[PROBLEM REQUIREMENTS]: From the line that contains "Hiểu Nghề Nghiệp Tương Lai" to the final line of the entries, return every line exactly and leave out all others.

(Caption-style text data)
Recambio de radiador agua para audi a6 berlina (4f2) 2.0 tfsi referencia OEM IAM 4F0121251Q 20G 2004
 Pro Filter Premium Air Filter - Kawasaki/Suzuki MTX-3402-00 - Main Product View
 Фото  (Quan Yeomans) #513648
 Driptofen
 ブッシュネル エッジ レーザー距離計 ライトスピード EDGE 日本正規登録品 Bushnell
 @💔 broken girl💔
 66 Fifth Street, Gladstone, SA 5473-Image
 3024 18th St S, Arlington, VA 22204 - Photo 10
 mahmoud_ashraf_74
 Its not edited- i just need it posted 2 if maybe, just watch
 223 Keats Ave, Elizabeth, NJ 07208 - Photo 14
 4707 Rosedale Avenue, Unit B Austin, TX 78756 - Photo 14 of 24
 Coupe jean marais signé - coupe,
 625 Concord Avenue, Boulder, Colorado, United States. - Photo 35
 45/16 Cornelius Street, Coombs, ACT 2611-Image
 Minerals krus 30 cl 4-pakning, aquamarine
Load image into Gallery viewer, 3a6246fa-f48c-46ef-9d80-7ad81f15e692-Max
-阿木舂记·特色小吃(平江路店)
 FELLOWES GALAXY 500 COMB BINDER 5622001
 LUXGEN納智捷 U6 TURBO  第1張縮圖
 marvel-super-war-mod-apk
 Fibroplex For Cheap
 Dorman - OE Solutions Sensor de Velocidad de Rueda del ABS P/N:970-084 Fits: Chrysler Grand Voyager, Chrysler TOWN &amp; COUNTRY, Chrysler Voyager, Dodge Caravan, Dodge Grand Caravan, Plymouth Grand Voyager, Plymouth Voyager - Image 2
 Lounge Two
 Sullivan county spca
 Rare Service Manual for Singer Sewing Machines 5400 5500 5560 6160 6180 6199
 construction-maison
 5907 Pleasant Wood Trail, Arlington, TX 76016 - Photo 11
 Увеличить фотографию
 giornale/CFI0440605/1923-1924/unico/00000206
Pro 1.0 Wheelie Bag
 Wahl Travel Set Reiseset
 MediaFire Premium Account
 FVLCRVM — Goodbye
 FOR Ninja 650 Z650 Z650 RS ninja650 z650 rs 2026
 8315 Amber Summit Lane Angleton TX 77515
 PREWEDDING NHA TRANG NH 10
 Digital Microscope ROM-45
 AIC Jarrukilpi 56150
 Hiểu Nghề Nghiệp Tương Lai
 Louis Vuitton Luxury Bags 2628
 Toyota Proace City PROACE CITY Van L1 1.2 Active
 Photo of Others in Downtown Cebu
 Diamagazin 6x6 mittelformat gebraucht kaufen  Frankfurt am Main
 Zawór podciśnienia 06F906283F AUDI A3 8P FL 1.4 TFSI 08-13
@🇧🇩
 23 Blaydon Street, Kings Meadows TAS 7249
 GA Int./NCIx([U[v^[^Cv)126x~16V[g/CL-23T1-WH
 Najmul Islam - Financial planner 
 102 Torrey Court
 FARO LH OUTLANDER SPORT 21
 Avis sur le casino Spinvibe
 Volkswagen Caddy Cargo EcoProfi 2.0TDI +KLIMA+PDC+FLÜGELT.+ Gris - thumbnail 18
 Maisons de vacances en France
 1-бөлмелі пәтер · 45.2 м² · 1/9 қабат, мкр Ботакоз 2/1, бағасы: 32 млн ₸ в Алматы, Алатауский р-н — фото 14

[OUTPUT]:
 Hiểu Nghề Nghiệp Tương Lai
 Louis Vuitton Luxury Bags 2628
 Toyota Proace City PROACE CITY Van L1 1.2 Active
 Photo of Others in Downtown Cebu
 Diamagazin 6x6 mittelformat gebraucht kaufen  Frankfurt am Main
 Zawór podciśnienia 06F906283F AUDI A3 8P FL 1.4 TFSI 08-13
@🇧🇩
 23 Blaydon Street, Kings Meadows TAS 7249
 GA Int./NCIx([U[v^[^Cv)126x~16V[g/CL-23T1-WH
 Najmul Islam - Financial planner 
 102 Torrey Court
 FARO LH OUTLANDER SPORT 21
 Avis sur le casino Spinvibe
 Volkswagen Caddy Cargo EcoProfi 2.0TDI +KLIMA+PDC+FLÜGELT.+ Gris - thumbnail 18
 Maisons de vacances en France
 1-бөлмелі пәтер · 45.2 м² · 1/9 қабат, мкр Ботакоз 2/1, бағасы: 32 млн ₸ в Алматы, Алатауский р-н — фото 14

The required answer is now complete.